6.4. nella specie la richiesta di pagamento, reclamandosi l’applicazione dell’art. 2126 c.c., era stata avanzata in riferimento alla dedotta nullità dei contratti di collaborazione e parasubordinazione intercorsi tra le parti (domanda cui, inizialmente, si era aggiunta quella intesa ad ottenere la stabilizzazione del rapporto, non più riproposta in sede di appello);

una pronuncia di arricchimento senza causa, con riguardo ai periodi di lavoro non ‘copertì dalla stipula di formali contratti di collaborazione coordinata e continuativa (per i quali era stata formulata richiesta ex art. 2126 c.c.), non poteva essere data d’ufficio e, ove pure fosse stata introdotta una domanda in tal senso con l’atto di appello, la stessa si sarebbe dovuta dichiarare inammissibile perché nuova;

del resto, viola il principio della domanda (art. 112 c.p.c.), oltreché quello del contraddittorio, il giudice che sostituisca, ‘ex officiò, Tactio de in rem versò ad altra azione proposta dalla parte (v.
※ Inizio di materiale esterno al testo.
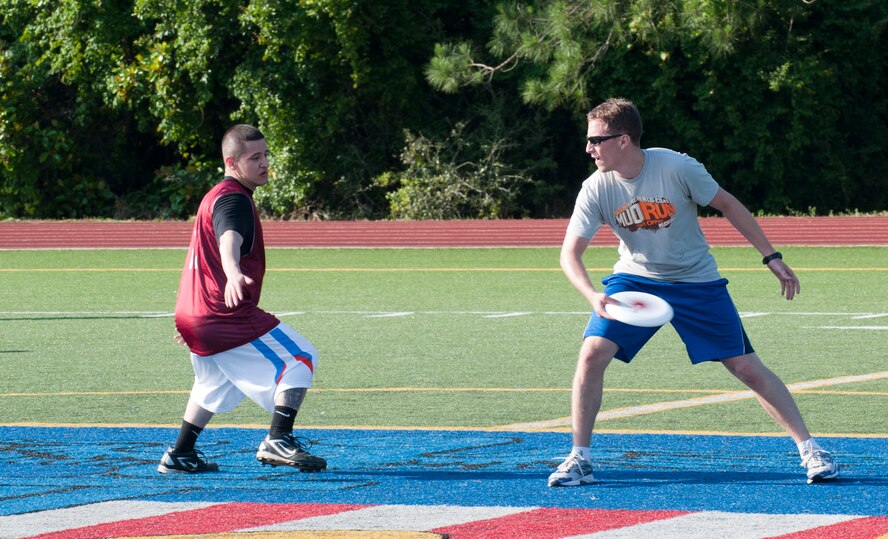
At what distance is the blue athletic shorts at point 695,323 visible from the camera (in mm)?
6656

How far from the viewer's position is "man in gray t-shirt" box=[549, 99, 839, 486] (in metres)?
6.55

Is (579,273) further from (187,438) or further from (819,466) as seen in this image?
(187,438)

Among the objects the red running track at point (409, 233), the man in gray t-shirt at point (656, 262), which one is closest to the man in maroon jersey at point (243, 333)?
the man in gray t-shirt at point (656, 262)

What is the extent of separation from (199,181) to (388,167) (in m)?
4.68

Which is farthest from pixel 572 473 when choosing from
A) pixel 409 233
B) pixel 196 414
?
pixel 409 233

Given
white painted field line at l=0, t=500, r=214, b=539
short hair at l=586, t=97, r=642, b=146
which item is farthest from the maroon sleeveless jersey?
short hair at l=586, t=97, r=642, b=146

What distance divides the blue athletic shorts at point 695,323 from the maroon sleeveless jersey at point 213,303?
1519 millimetres

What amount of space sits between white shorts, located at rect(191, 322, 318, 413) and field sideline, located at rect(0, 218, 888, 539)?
0.41 m

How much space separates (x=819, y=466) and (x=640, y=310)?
40.8 inches

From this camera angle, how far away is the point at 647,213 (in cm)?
656

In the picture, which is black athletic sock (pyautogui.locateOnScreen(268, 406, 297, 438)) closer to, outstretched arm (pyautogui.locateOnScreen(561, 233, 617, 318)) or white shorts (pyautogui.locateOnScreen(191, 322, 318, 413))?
white shorts (pyautogui.locateOnScreen(191, 322, 318, 413))

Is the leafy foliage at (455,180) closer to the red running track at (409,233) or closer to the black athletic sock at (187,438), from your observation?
the red running track at (409,233)

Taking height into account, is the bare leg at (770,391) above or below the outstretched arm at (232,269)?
below

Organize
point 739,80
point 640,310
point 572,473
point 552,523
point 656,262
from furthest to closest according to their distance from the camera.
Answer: point 739,80
point 656,262
point 572,473
point 640,310
point 552,523
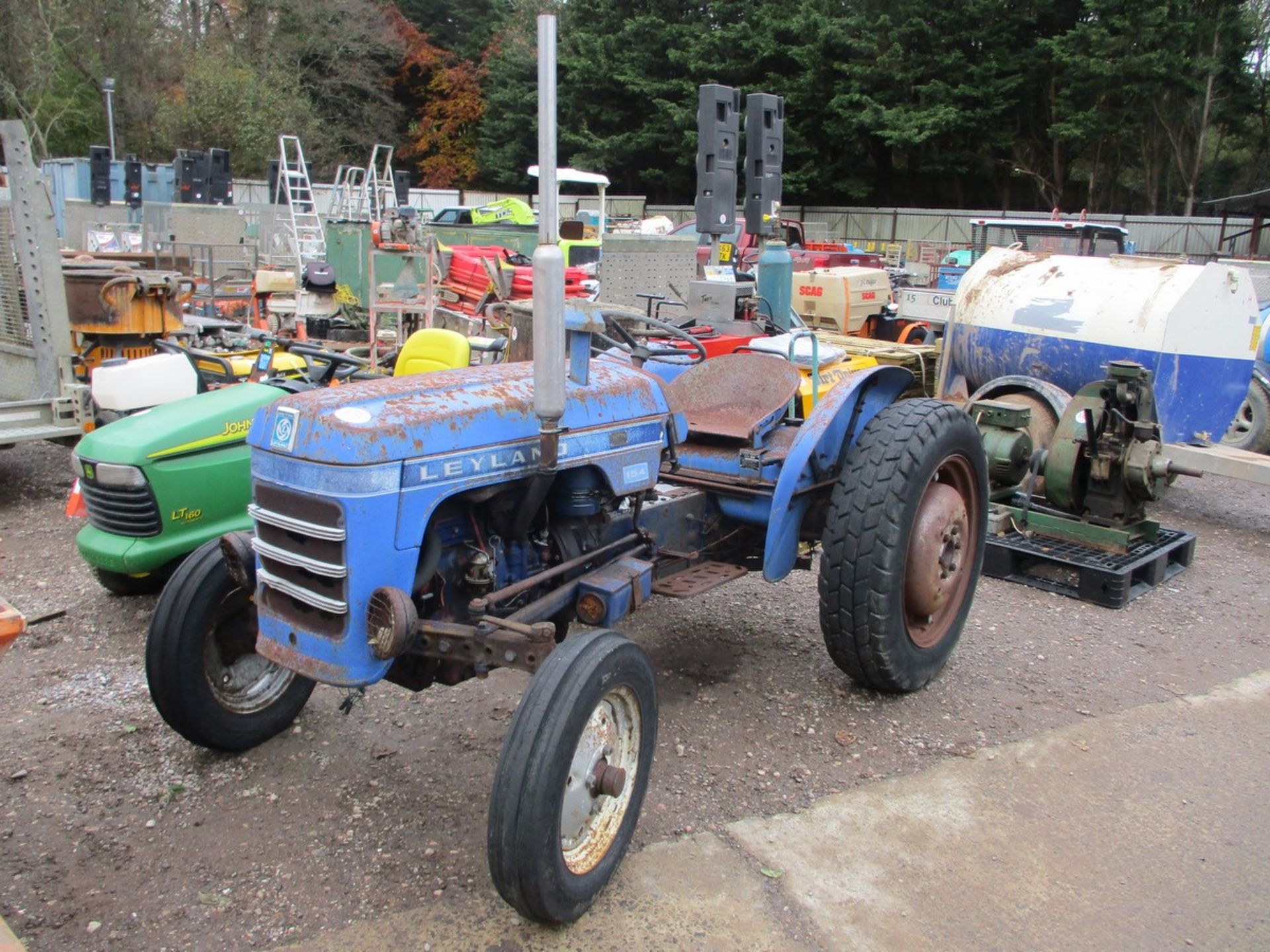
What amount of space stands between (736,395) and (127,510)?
2.46m

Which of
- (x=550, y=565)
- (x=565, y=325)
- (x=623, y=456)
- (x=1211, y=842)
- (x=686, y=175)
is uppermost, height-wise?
(x=686, y=175)

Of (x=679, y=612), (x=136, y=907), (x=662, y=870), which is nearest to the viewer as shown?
(x=136, y=907)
Cass. 22 aprile 1981, n. 2379);

7. da tanto consegue che il terzo motivo di ricorso deve essere accolto, mentre vanno rigettati gli altri;

la sentenza impugnata va cassata in relazione al motivo accolto con rinvio alla Corte d’appello di L’Aquila che, in diversa composizione, procederà ad un nuovo esame e ad una nuova determinazione delle somme spettanti al Tatarelli escludendo dal computo quelle quantificate ex art. 2041 c.c. e verificando, alla luce dei rilievi mossi dall’appellante alla pronuncia del Tribunale (che, come evidenziato, quanto alle prestazioni asseritamente rese in assenza di qualsiasi stipula di convenzione aveva escluso la possibilità di far ricorso all’invocato principio di cui all’art. 2126 c.c., e ritenuto preclusa al suo vaglio la richiesta del ricorrente ex art. 2041 c.c., non formulata in sede di ricorso introduttivo), se per i suddetti intervalli sia stata eventualmente formulata esplicita domanda di pagamento ad altro e diverso titolo;

il giudice del rinvio provvederà anche sulle spese del giudizio di legittimità;

8. non sussistono le condizioni di cui al D.P.R. n. 115 del 2002, art. 13, comma 1 quater.

PQM

La Corte accoglie il terzo motivo di ricorso e rigetta gli altri; cassa la sentenza impugnata in relazione al motivo accolto e rinvia, anche per le spese, alla Corte d’appello di L’Aquila in diversa composizione.

Così deciso in Roma, il 15 luglio 2021.